▸ DATA LISTING
---

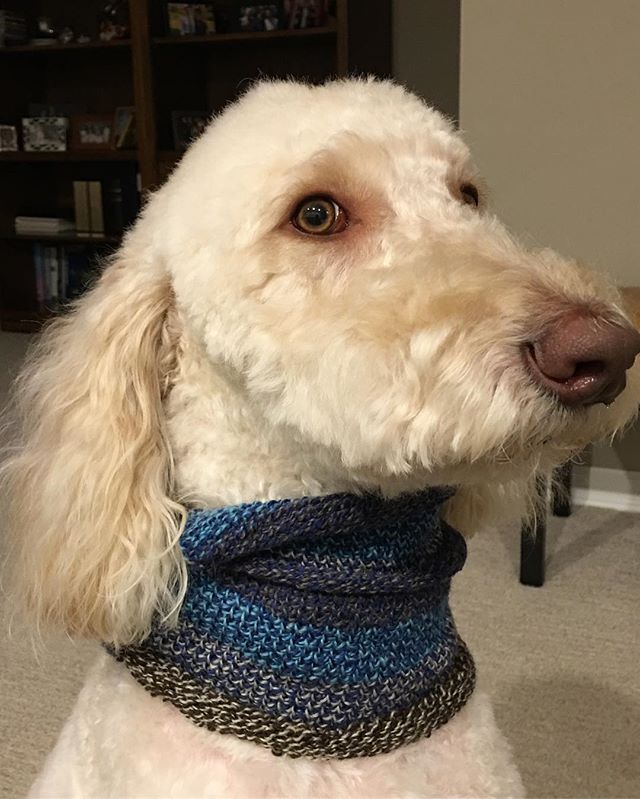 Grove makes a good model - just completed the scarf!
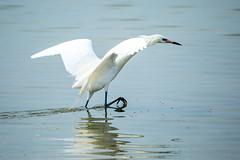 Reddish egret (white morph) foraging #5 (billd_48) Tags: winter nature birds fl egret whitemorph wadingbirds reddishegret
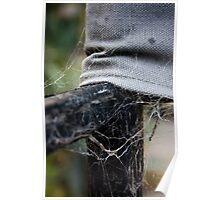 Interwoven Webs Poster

---

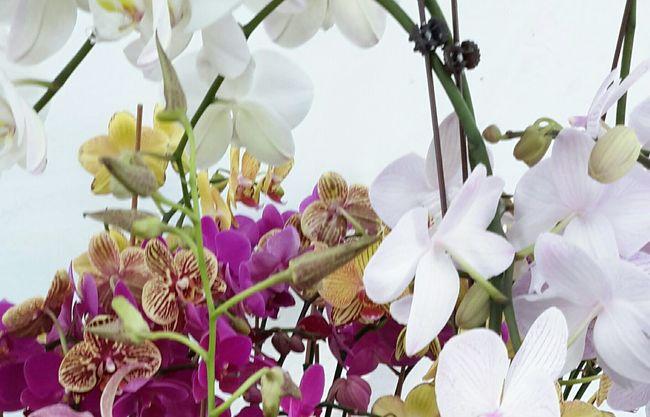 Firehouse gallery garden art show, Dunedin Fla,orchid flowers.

---

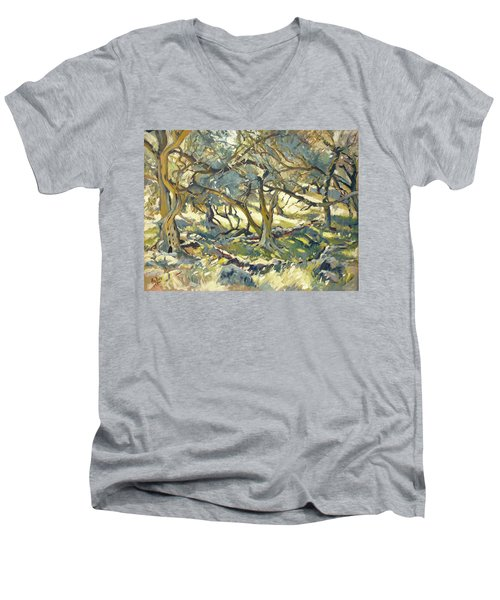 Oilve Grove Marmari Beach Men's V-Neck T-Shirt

---

Would you transcribe the lines above exactly, going from the line bearing "Grove makes a" through the line bearing "Interwoven Webs Poster", and drop the pictures from the copy?

▸ TASK RESULT
 Grove makes a good model - just completed the scarf!
 Reddish egret (white morph) foraging #5 (billd_48) Tags: winter nature birds fl egret whitemorph wadingbirds reddishegret
 Interwoven Webs Poster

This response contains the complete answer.